**Exercise:**
Pick up the passage on Moses' dying concern for the people of God where it stops, and continue it.

We might well imagine what he would ask: “Lord is there nothing I can do to avert this sentence. I deeply regret what I did at Meribah. I am willing to do anything to demonstrate my repentance.” Or, perhaps he would ask, “Lord, how am I going to die? What will happen to me at the top of the mountain?” Or as a husband and father, Moses might have asked, “Lord, what of my wife and children? What will become of them?”
And, at some point, indeed, perhaps he asked such questions. But the question that we know he asked and that the biblical writer saw fit to record was this: “What will become of the people after I am gone?” He wanted to be sure that they would be well led, that they would win their battles and remain faithful to the Lord. This seems to me to be of great importance; that we should hear Moses saying this upon hearing the news of his soon-coming death. It is the mark of the man and of his life that he cared so for the kingdom of God and was so deeply invested and so personally in its fortunes.
This is, of course, by no means the only instance of a great Christian leader, on his deathbed, expressing concern for the house and people of God. Not only before the delirium overtook Robert McCheyne at the end of his life but even afterwards, he was overheard constantly speaking to and about his congregation, their spiritual life, their future. He was often heard in prayer for them. At one point, after warning them of the reality of eternal judgment, he was heard to pray:
“This parish Lord, this people, this whole place!…. Do it thyself, Lord for thy weak servant…. Holy Father, keep through thine own name those whom thou has given me!” [Bonar, Memoir, 189-190]
It is the heartfelt concern for the people of God – not for a cause or an idea or a program, but for the people of God themselves, their spiritual life and the blessing of God among them and through them – that is the mark here of Moses’ greatness and continues to be the mark of the greatness of all the church’s finest men. They were men who were concerned for their own souls and so were concerned for the souls of others. Augustine had the penitential psalms written on the wall above his bed so that he could pray them over and over as he lay dying. But in his last days he was preeminently concerned with the spiritual welfare of his flock.
It is not possible, of course, to plan one’s last words for who among us knows precisely which words will be our last.
“I’ve never felt better,” were the last words of Douglas Fairbanks Jr.
“I am about to – or I am going to – die, either expression is correct.” were the last words of Dominique Bourbours, a French grammarian.
I like much better, John Newton’s last words:
“I am still in the land of the dying; I shall be in the land of the living soon.”
But Moses is better still. “What about the church, Lord? Who will lead them? Please provide for them a man whose character is better than mine; a man who will keep them faithful to you; a man who will lead them in victory; a man who will ensure that Israel walks with you.” To turn away from oneself at the announcement of one’s death is the truest form of Christlikeness and so the truest form of fitness for leadership in the kingdom and church of God.

**Raw data:**

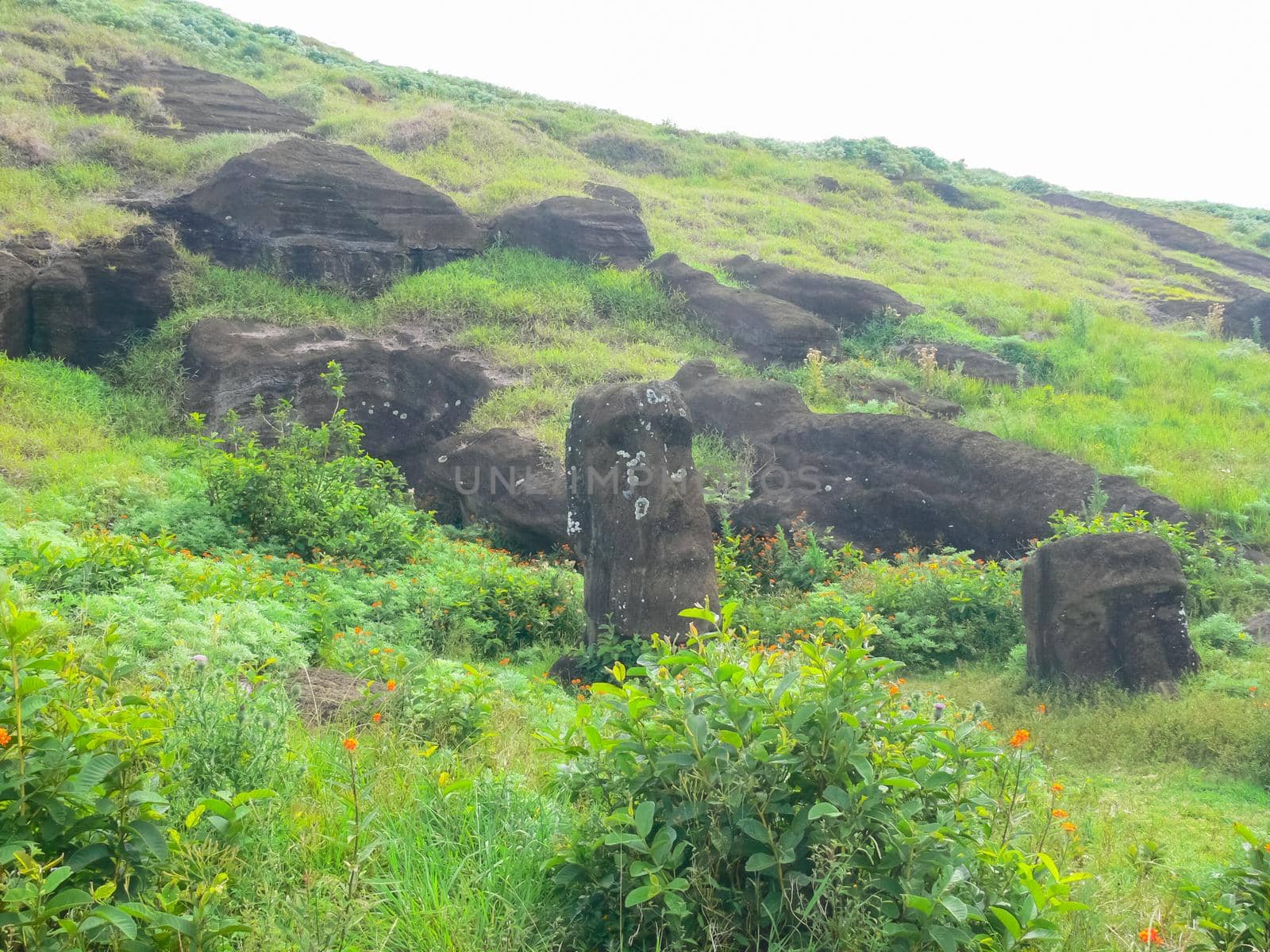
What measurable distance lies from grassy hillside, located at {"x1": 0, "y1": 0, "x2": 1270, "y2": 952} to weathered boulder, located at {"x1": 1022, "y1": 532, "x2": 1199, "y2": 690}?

**Output:**
And it is absolutely right for us to link Moses’ leadership – and that of the long line of noble Christian leadership – to that of Christ, the greatest of all Christendom’s great men. The text invites us to make the comparison when, in v. 17, we read the phrase, “like sheep without a shepherd,” the very phrase we encounter in the Gospels. Christ had compassion for the people of God of his day because “they were harassed and helpless, like sheep without a shepherd.” [Matt. 9:36] In a variety of ways Moses points us to Christ. Christ, we read in Acts 3, was the prophet like Moses who was to come. Both Jesus and Paul make a point of saying that Moses spoke of Christ, that the coming savior was a key part of his message. So much was Christ his message that the Lord confidently asserted that if a person wouldn’t believe Moses, he wouldn’t believe in Jesus even if he rose from the dead as he was eventually to do. The author of Hebrews also compares Moses and Christ. He says that Moses was faithful in all of God’s house but that Jesus was faithful as a son over God’s house.
But here is another way in which we see Christ in Moses: by way of Moses’ example, and, in particular, in his selfless concern for the people of God. He didn’t want to see God’s children as sheep without a shepherd any more than Jesus did. He had the same longing to see the Israel of God triumphant in the world and faithful to God’s covenant.
All of this is so familiar to us that we are always in great danger of taking it entirely for granted. But Jesus came into the world and then forgot himself – to an extent we can hardly begin to understand – he ignored the ordinary interests of human life, he ignored the things that would have made his life easier and more pleasurable, and devoted himself to what had to be done for the welfare of those for whom the Father had sent him into the world. He came not to be served but to serve and to give himself a ransom for many. And in that, as he often taught us, he left us an example that we might follow in his steps, “As I have loved you,” he said, “so you love one another.”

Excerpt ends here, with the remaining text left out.